Tiger earns more than Lebron James, more than David Beckham, more than Roger Federer.
And he earns way too much more than America’s schoolteachers.
The value of education in America, has, it seems, been benched, in favor of the value of sports.
All the while pundits, policymakers and politicians continue to insist that our schools ought not be funded by taxes, and that having a right to choose is the best solution for education, that we ought to privatize education just as we do with other ‘goods’ in the marketplace. But education is not some trinket you can buy at Walmart, and teachers need stability in their lives to do a good job. They need to know that they can make their rental payments, and though they do not need to be rich – nobody becomes a teacher to be rich, anyway – they do need to have enough money to live happy and healthy lives. That is, if we want them to do right by our children. Market-based policies for education will simply never guarantee that everyone in this country starts the game of life on a level playing field.
Children know of these enormous sums that professional athletes earn, and surely many of them can sense how drastically they dwarf the salaries of their own parents. They probably also know that athletes’ salaries far exceed even those of doctors, lawyers and professors. So it shouldn’t surprise us when so many of them say, “Why should I become a teacher? They don’t make any money.”

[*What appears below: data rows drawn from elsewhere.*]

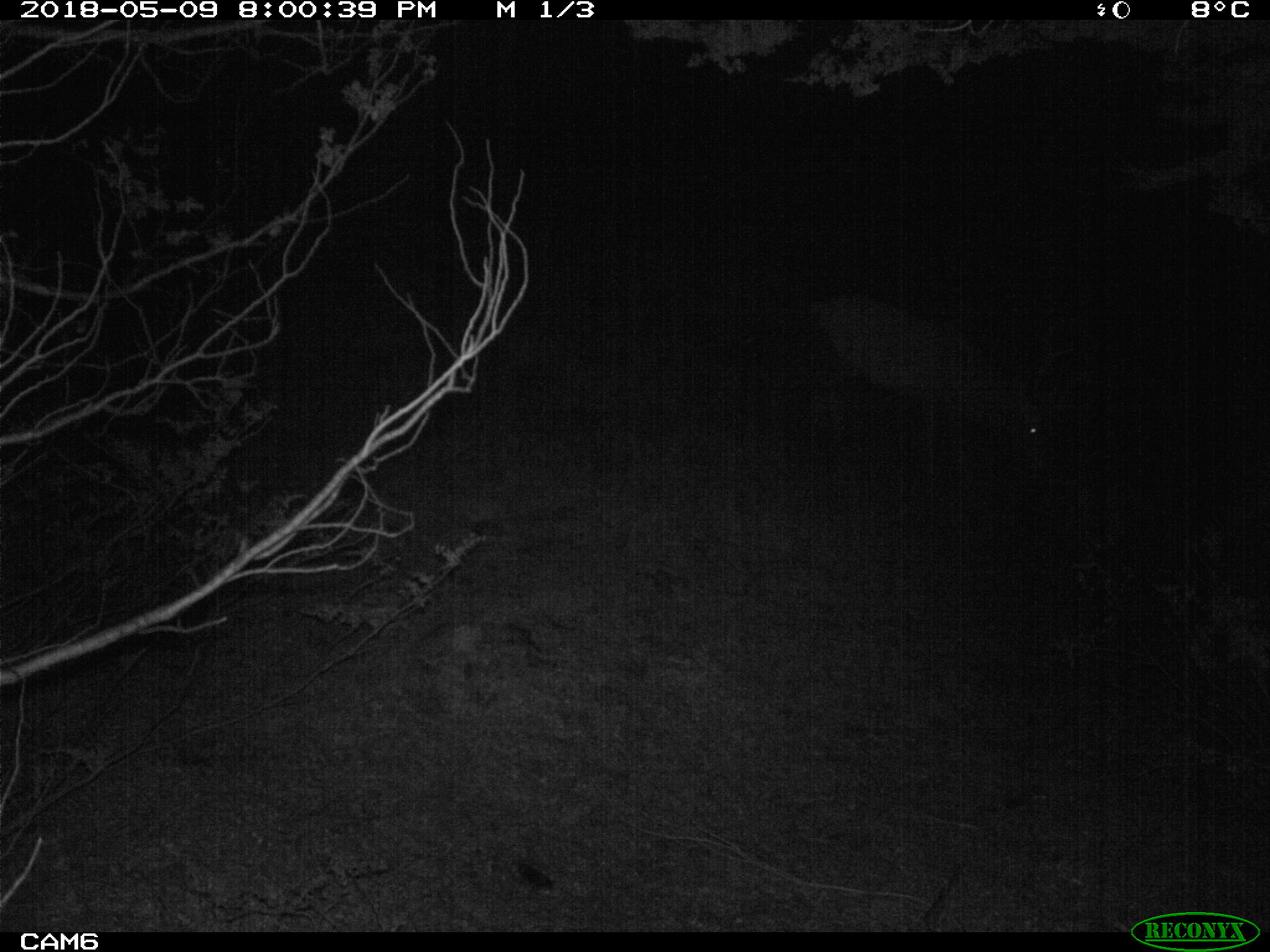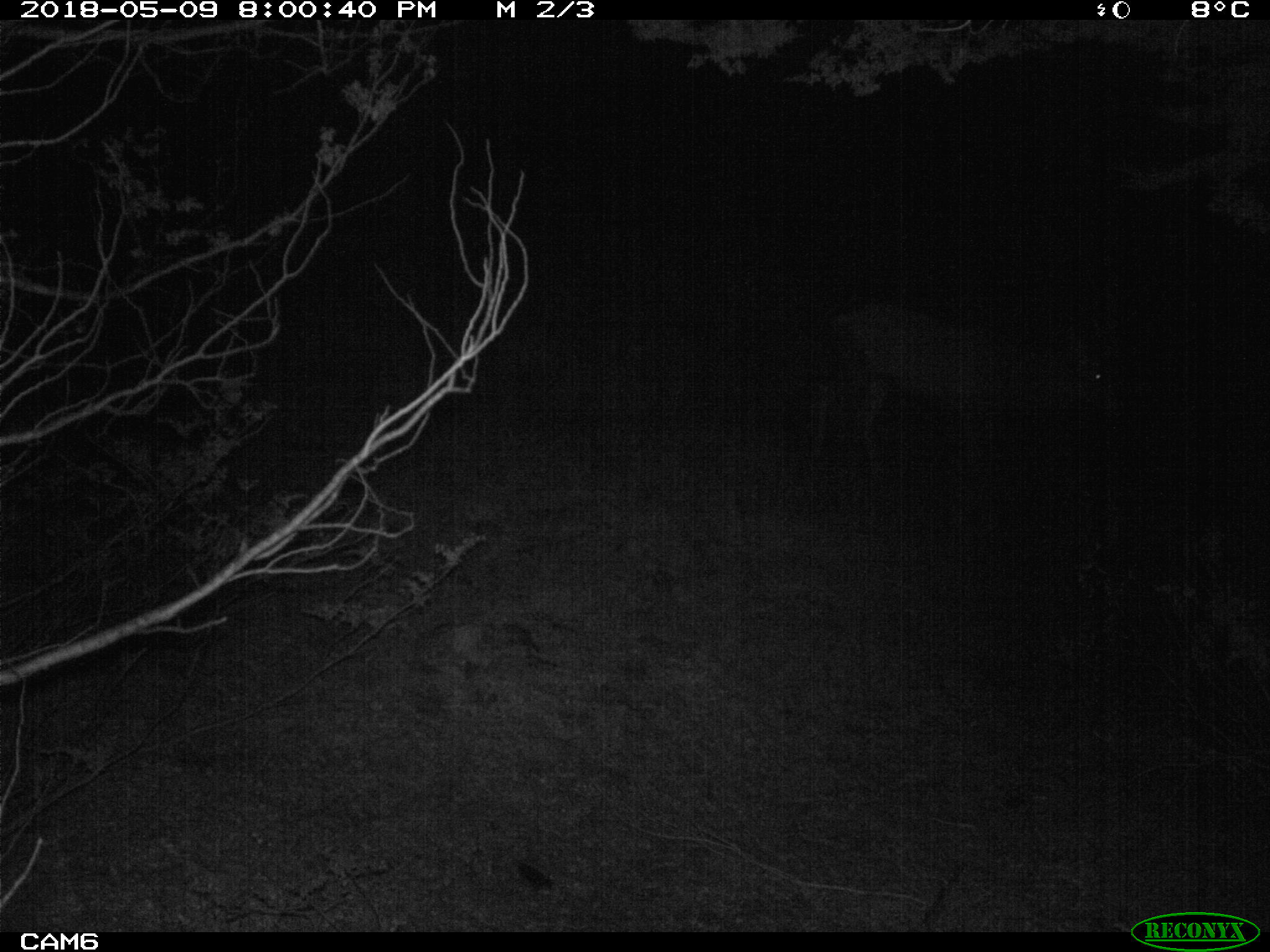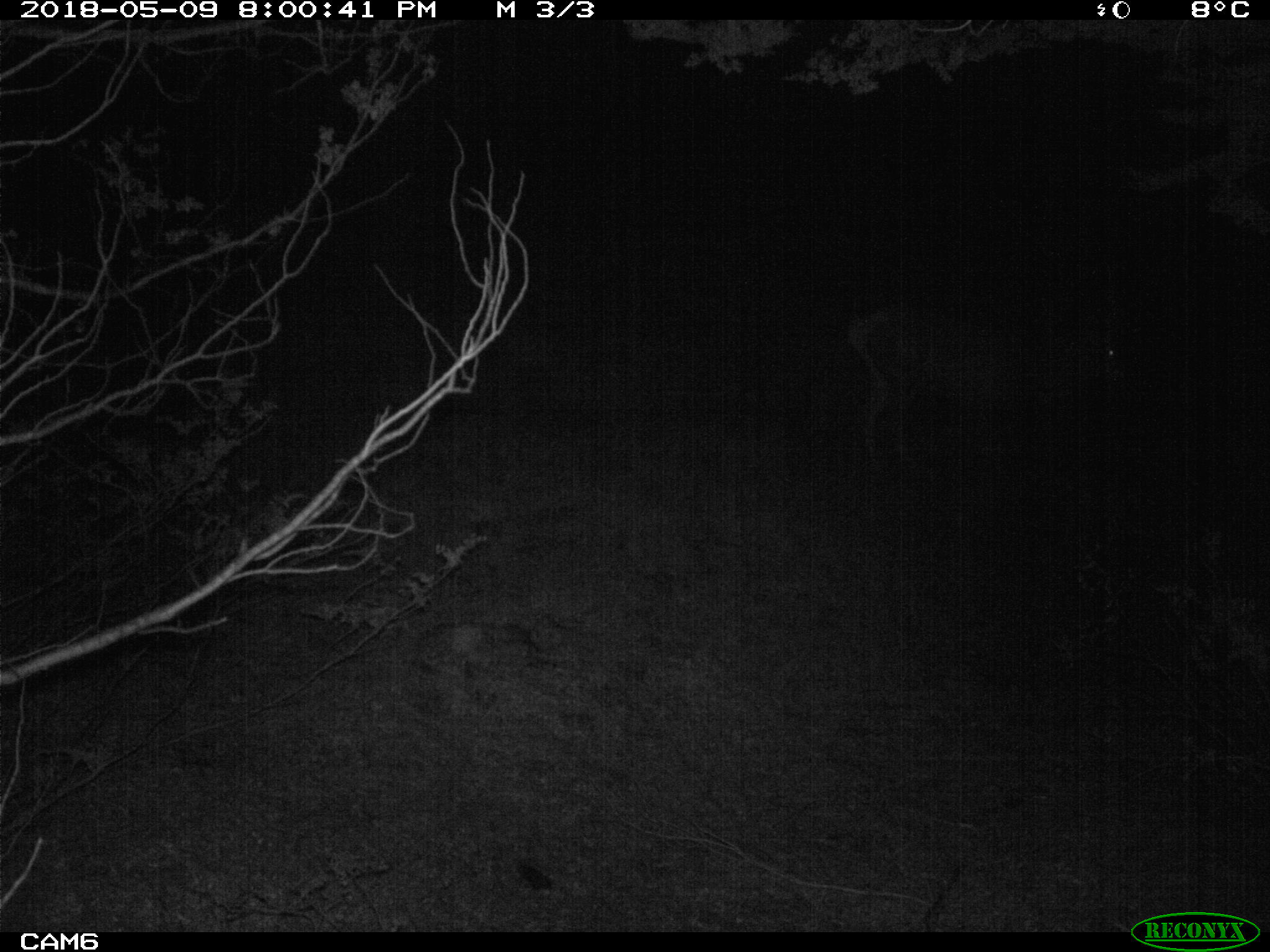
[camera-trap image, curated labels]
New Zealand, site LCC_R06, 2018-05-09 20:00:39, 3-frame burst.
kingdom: Animalia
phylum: Chordata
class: Mammalia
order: Artiodactyla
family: Cervidae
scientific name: Cervidae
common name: deer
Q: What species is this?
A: Deer (Cervidae).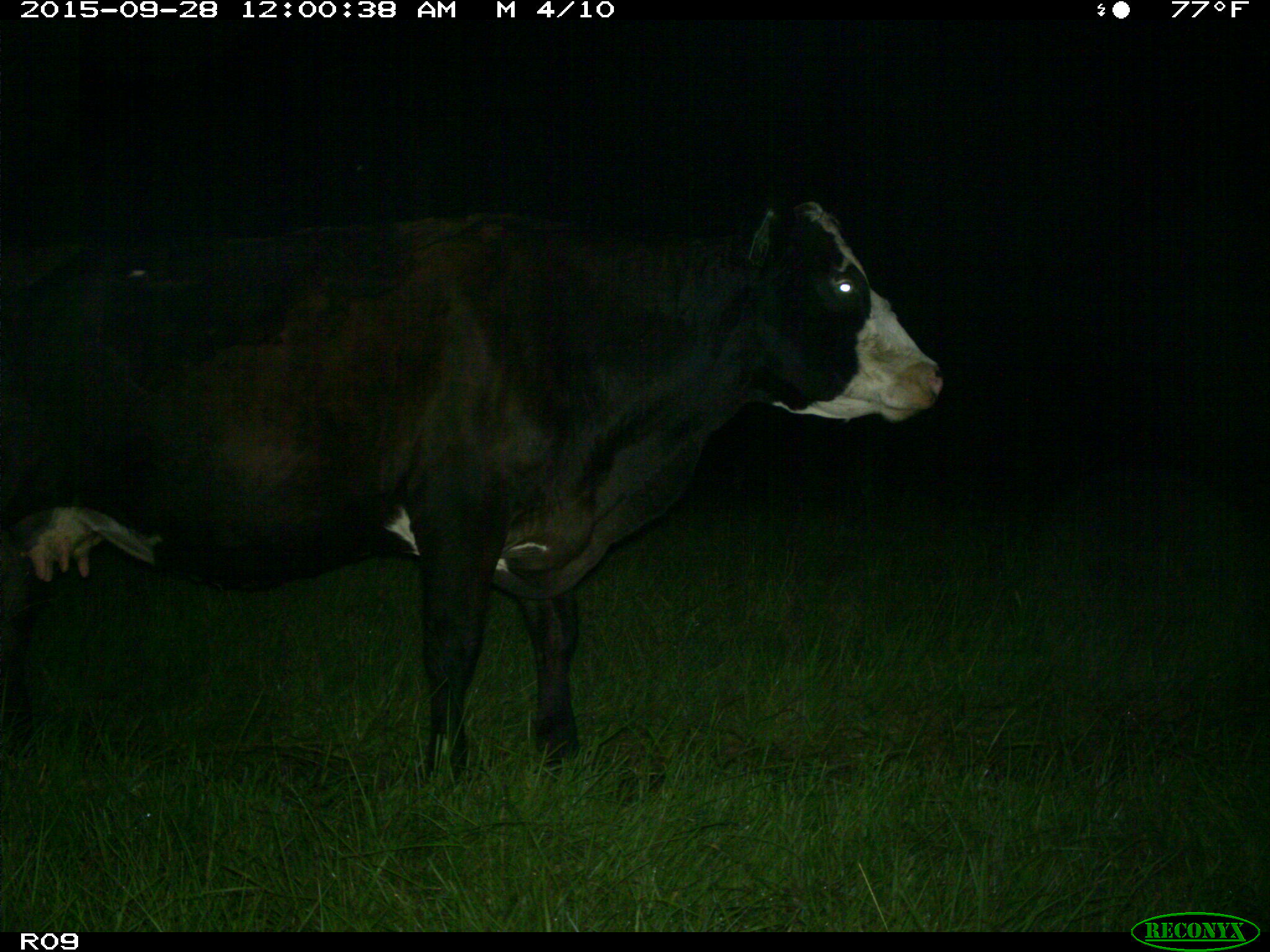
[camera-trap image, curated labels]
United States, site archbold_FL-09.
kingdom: Animalia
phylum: Chordata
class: Mammalia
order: Artiodactyla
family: Bovidae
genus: Bos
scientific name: Bos taurus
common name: domestic cow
Bos taurus (domestic cow).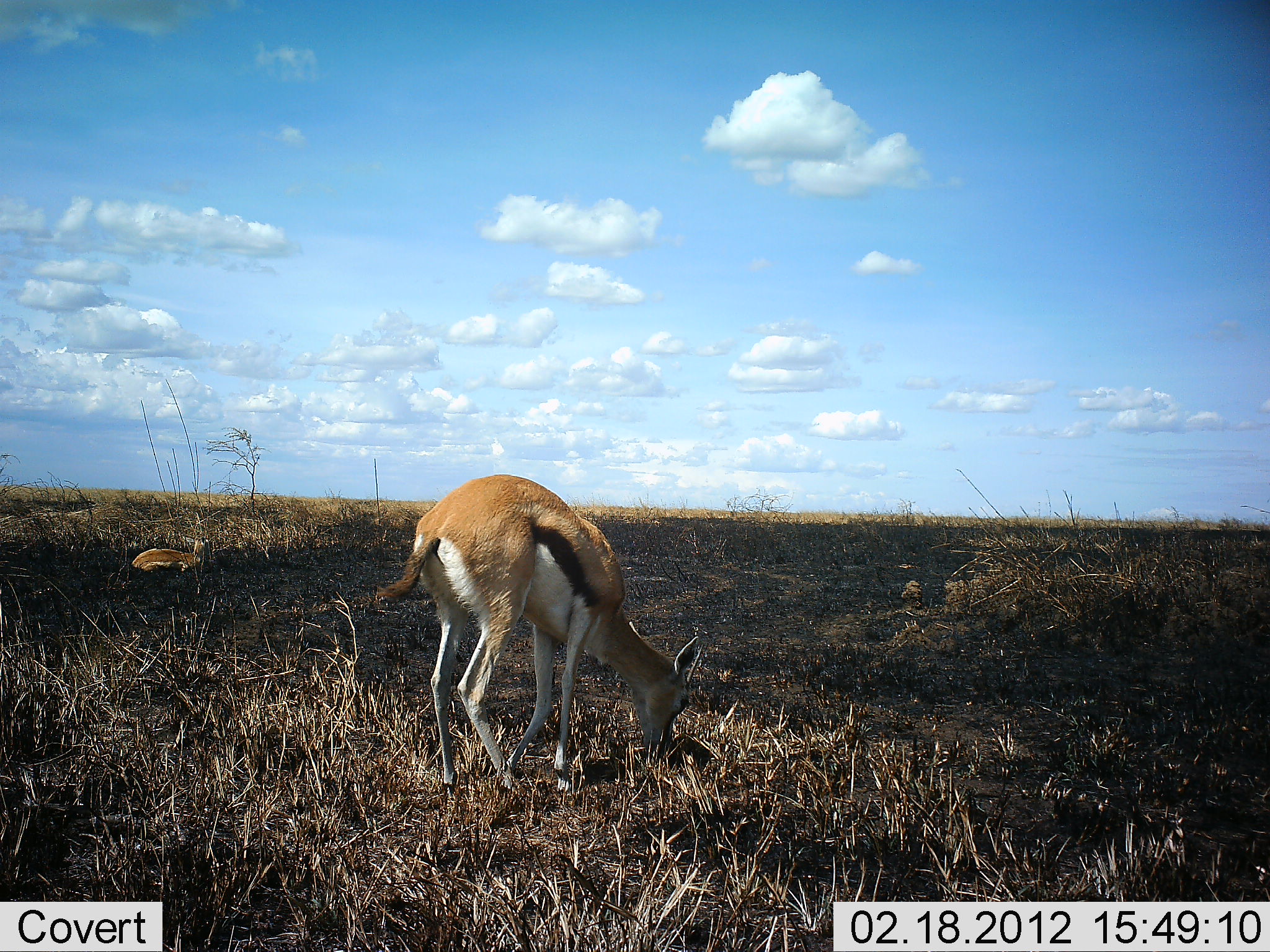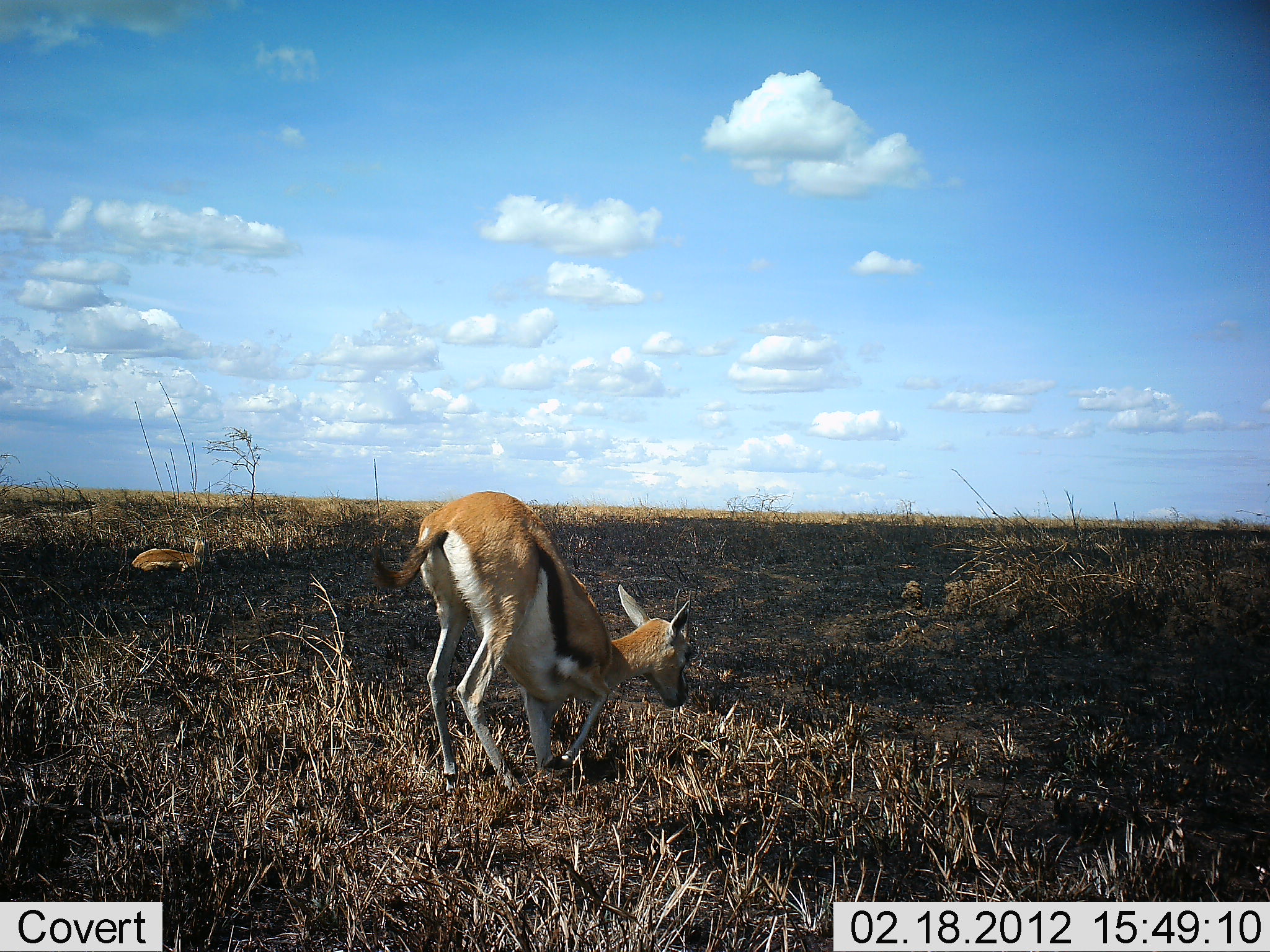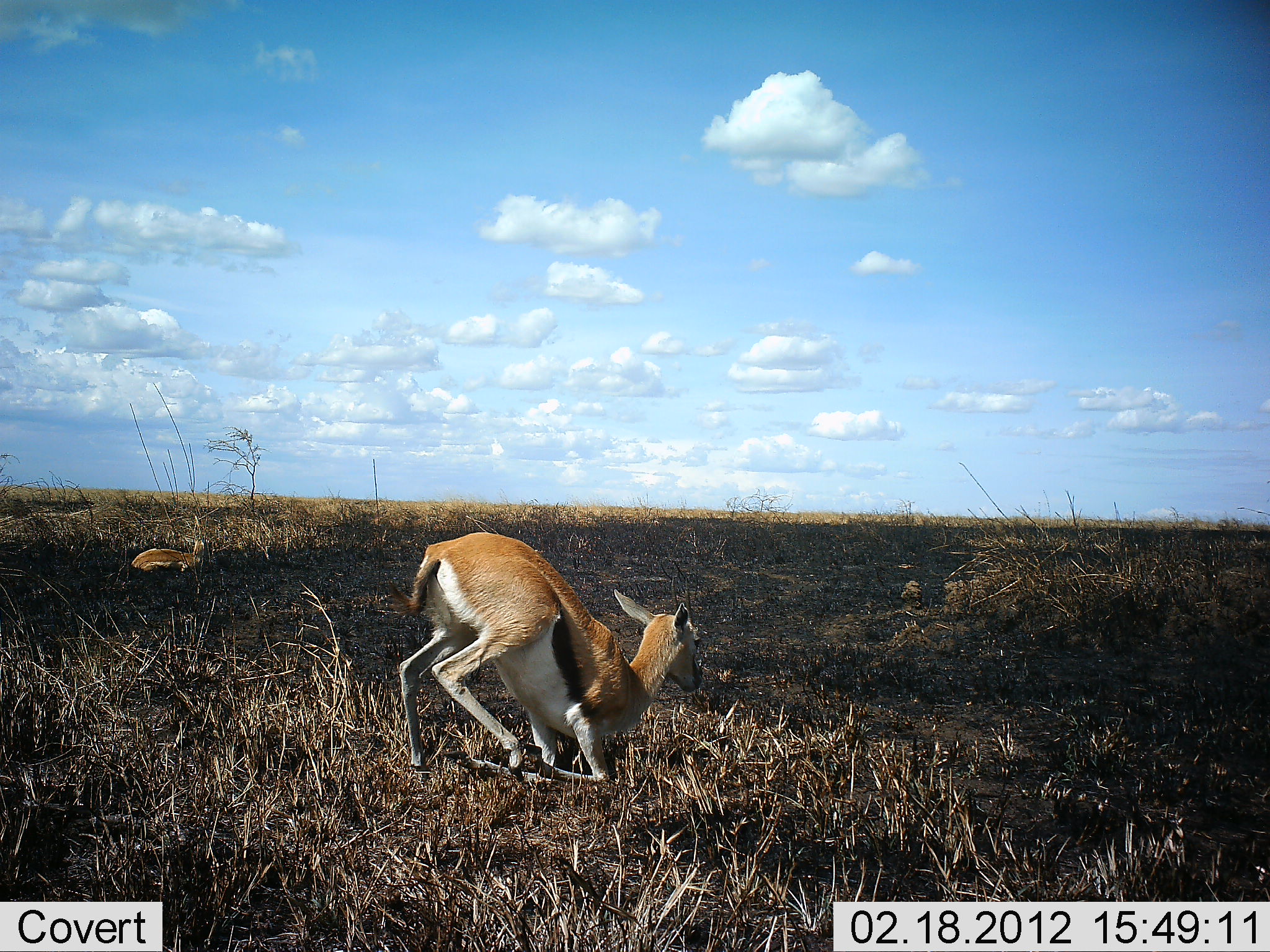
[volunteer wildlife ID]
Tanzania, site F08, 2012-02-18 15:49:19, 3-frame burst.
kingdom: Animalia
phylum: Chordata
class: Mammalia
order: Artiodactyla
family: Bovidae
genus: Eudorcas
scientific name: Eudorcas thomsonii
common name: thomson's gazelle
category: gazellethomsons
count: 1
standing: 24%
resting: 82%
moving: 24%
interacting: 0%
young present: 18%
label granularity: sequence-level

We are all complicit in this crime, but we need to remember that it is a crime we have committed against ourselves.
Neither trend – our outsized attentiveness to sport or the rampant desire to flood us with ads when we do – seems likely to end any time soon. The seasons of sport continue to be sponsored by ever-willing and ever-able-to-pay American corporations, and, meanwhile, our education system continues to face budget cuts and exploding class sizes.
Every dollar spent on sport is a dollar not spent on books. Although few sports fans think this way, it is a fact that you pay when you watch sports on television, just as you pay for a ticket when you choose to attend the game. And so while you pay more attention than money when you watch sports on television, in a way you are opting out of the commercial barrage when you choose to go to the ballpark. Trouble is, there will be a different sort of ad for you to ignore when you get there. For some of us it may be possible to ignore commercials between innings, or even to mute them, and perhaps even look away when confronted with a billboard at the park, but the live nature of sports is among its chief selling-points, and watching live sporting events with friends and a beer – another sponsor, by the way – is part of the ritual of American sports fandom. Not surprisingly, the American advertising industry has duly capitalized on this ritual.
Back at Bridgestone, Tiger had the gall to end his day in Akron by admitting to us – his fans, supporters, patrons, even – that he does not even enjoy playing golf when he plays this way.
On behalf of the many public schoolteachers across America who have to enjoy making less than $35,875 per year, let me offer my personal apologies, Mr. Woods. I think I speak for many of them – I am a educator myself – when I say that I hope you can find the strength to return to the top of your game so that our children will have someone to look up to again. Someone other than their pitifully paid teacher living in the small one-bedroom apartment on the other side of the tracks, that is. We want our children to have someone to admire, Mr. Woods, and since we do not treat our schoolteachers with the respect they deserve, I guess it will have to be you.